(SELECTED EXTRACT):
──────

Fast facts


Arizona Daily Wildcat
Wednesday, June 29, 2005

taken weekly with a grain of salt

  • Arizona observes Mountain Standard Time on a year-round basis. The one exception is the Navajo Nation, located in the northeast corner of the state, which observes the daylight savings time change.

  • Phoenix originated as a hay camp to supply Camp McDowell.

  • Mel Blanc, who provided the voice for Bugs Bunny, was allergic to carrots.

  • Half the world's population is under age 25.

  • People in the United States buy about 280 million turkeys during the Thanksgiving season.

  • There are 1040 islands around Britain, one of which is the smallest island in the world: Bishop's Rock.

  • The first movie to use sound was "The Jazz Singer," released in 1927: the first words, spoken by Al Jolson, were: "Wait a minute, you ain't heard nothing yet."

  • Queen Isabella of Castile, who dispatched Christopher Columbus to find the Americas, boasted that she had only two baths in her life - at her birth and just before she got married.

  • There is no history of a person being killed by a meteorite. However, animals have been reportedly hit on occasion.

  • The tail of the Great Comet of 1843 was 330 million km long. (It will return in 2356.)

  • The longest kiss in a movie is in Andy Warhol's Kiss. Rufus Collins and Naomi Levine kissed for the entire 50 minutes of the movie.

  • King Louis XIV of France established in his court the position of "Royal Chocolate Maker to the King."

  • Chemical and biological warfare have been used long before World War 1. During the Peloponnesian War in the 5th century BC, Spartans used sulphur and pitch to overcome the enemy. During ancient and medieval times, soldiers sometimes threw bodies of plague victims over the walls of besieged cities, or into water wells. During the French and Indian wars in North America (1689-1763), blankets used by smallpox victims were given to American Indians in the hope they would carry the disease.

──────

(DATA UNDER STUDY):
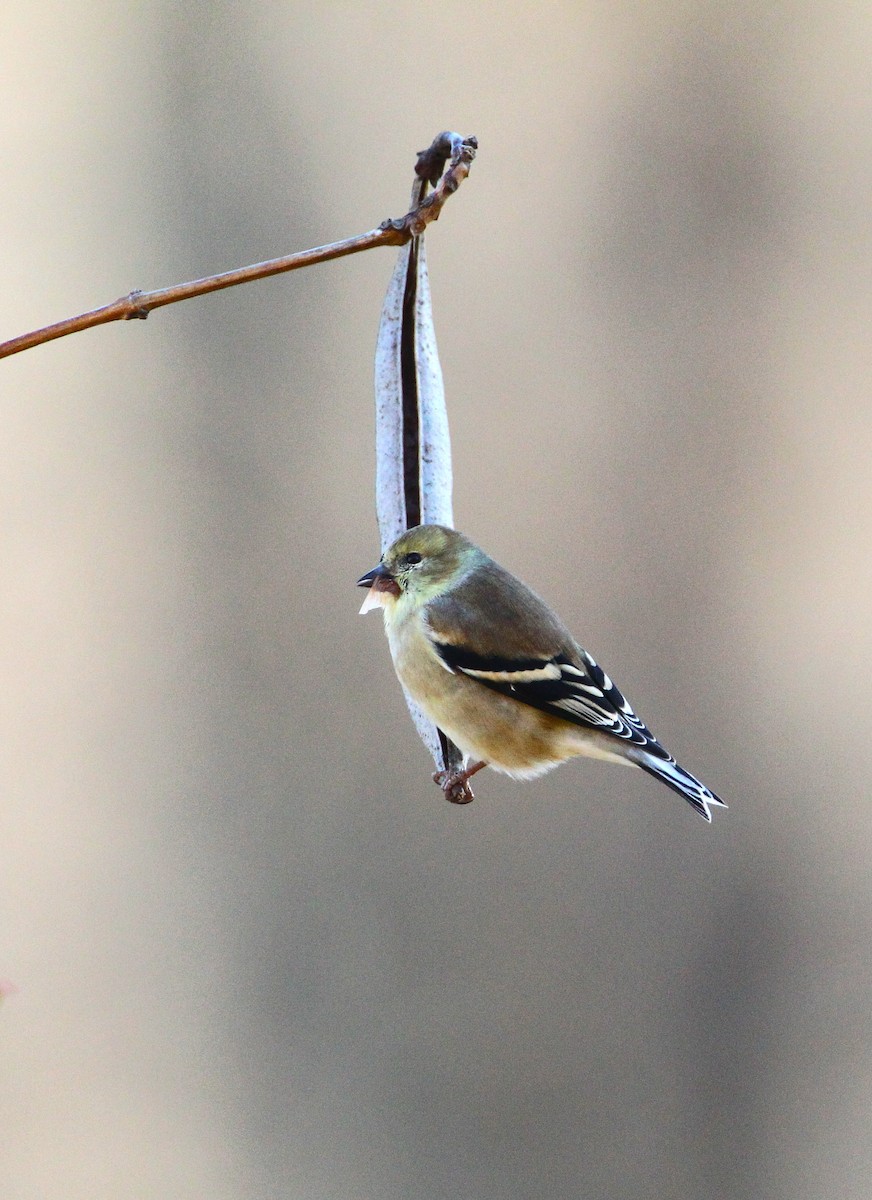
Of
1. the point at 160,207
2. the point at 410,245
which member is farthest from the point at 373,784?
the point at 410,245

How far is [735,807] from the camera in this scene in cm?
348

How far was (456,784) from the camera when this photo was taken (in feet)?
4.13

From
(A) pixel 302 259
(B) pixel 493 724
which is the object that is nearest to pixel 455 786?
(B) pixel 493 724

──────

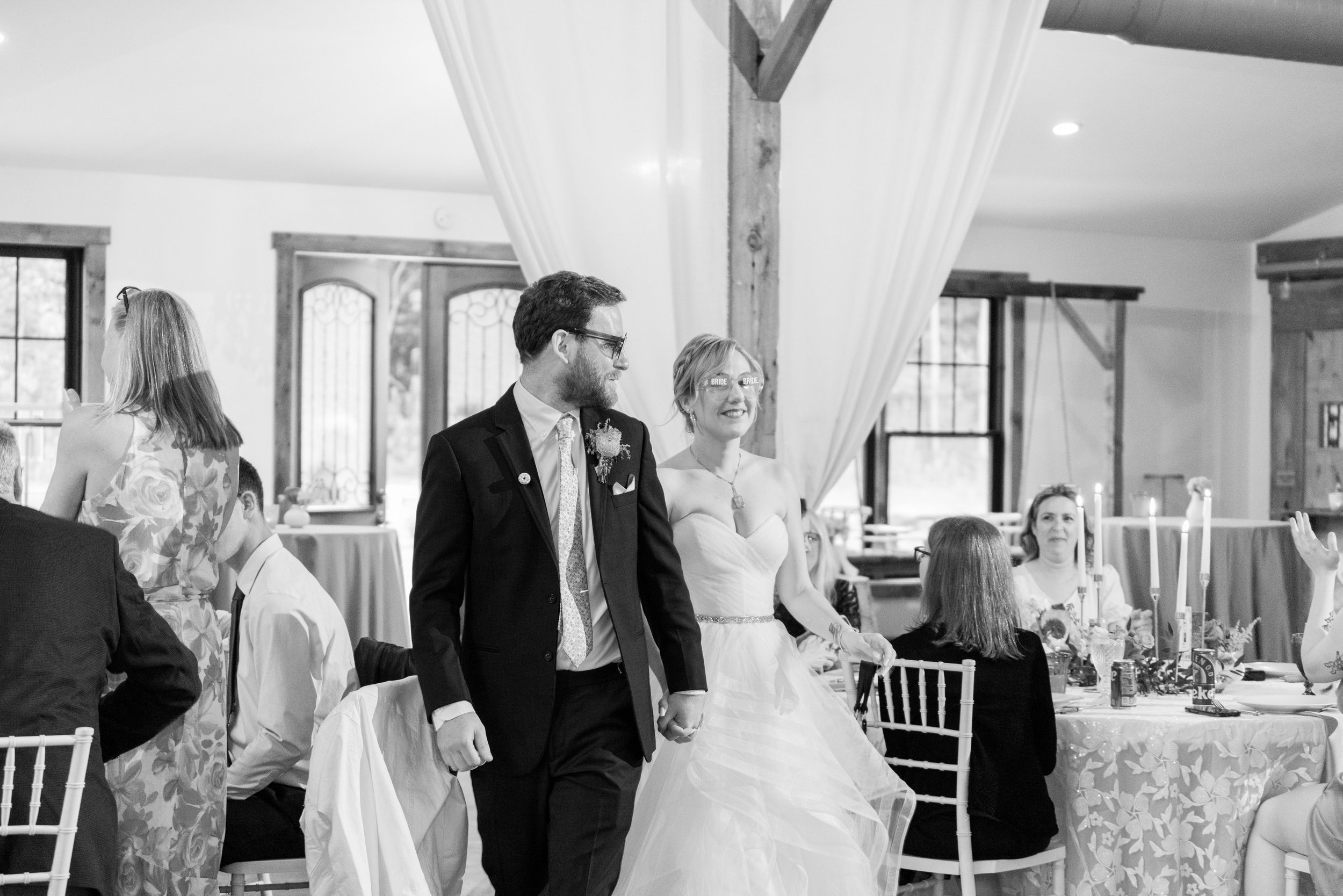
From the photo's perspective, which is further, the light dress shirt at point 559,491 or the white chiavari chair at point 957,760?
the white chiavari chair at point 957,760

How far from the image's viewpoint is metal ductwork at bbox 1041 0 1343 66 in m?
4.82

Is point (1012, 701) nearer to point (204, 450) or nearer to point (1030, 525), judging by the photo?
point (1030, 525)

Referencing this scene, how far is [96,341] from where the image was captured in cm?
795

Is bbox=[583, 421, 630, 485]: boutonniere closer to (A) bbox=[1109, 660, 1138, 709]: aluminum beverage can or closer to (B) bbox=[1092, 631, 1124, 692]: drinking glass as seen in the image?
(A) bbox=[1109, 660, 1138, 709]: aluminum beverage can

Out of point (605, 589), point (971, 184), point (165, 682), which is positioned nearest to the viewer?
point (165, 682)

──────

(PROBLEM TO SOLVE):
How would you translate the sentence "Phoenix originated as a hay camp to supply Camp McDowell." from the fast facts into Spanish?

(EXERCISE RESULT):
Phoenix se originó como un campamento de heno para abastecer a Camp McDowell.